Sen fatti in mili modi
“Sen fatti in mili modi”.
Così diceva un giorno lo zio mentre stavamo lavorando.
Ogni tanto aiutavo gli zii nel loro ristorante. Avevo appena preso un’ordinazione e come di mio solito osservavo le persone che avevo di fronte. Come di mio solito mi soffermavo su tutti i dettagli che caratterizzavano quel tavolo fatto di anime. Come ordinavano, come mi parlavano, cosa ordinavano. Mi avevano lasciato perplessa. Non riuscivo a capire se fossero maleducati (anche se ho imparato a non credere alla maleducazione fine a se stessa, è semplicemente una grande insicurezza verso tutto), se fosse il loro modo di approcciarsi alle persone o semplicemente avevano appena litigato tra di loro e su quel tavolo, in quel momento, aleggiava una nube densa pronta a piovere pioggia acida. Rientro in cucina con la comanda, commento la situazione appena vissuta (purtroppo non riesco mai a far stare zitta la mente e la bocca, devo esprimermi). Lì la risposta.
“Sen fatti in mili modi”.
Questa frase riecheggia spesso nella mia mente.
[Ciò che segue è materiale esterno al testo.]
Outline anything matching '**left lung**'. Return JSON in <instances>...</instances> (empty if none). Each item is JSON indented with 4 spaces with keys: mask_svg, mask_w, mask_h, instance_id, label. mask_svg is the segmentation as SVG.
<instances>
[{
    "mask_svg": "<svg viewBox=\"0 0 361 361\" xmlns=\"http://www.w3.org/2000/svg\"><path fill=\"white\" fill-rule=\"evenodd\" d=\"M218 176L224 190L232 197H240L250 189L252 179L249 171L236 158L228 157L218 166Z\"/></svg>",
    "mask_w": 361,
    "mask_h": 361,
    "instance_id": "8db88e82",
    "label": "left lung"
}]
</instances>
Si vuole cercare di capire l’altro dal proprio modo di vedere il mondo. Quando si vuole farsi capire, quando si vuole imporre il proprio pensiero. Il più delle volte lo si fa per questioni egoiche. Una sorta di prevaricazione sull’altro. Ma dove sta il senso di fare tutto ciò? Siamo fatti in mille modi. Ognuno è pazzo alla sua maniera. Perché si, sono sempre più convinta che siamo tutti pazzi. Diamo del pazzo a quello che non la pensa come noi. Diamo del pazzo a quello che si comporta in un modo completamente diverso da noi, totalmente non in linea con la nostra scala di valori. Ma chi dei due soffre veramente di pazzia? Quella persona oppure noi?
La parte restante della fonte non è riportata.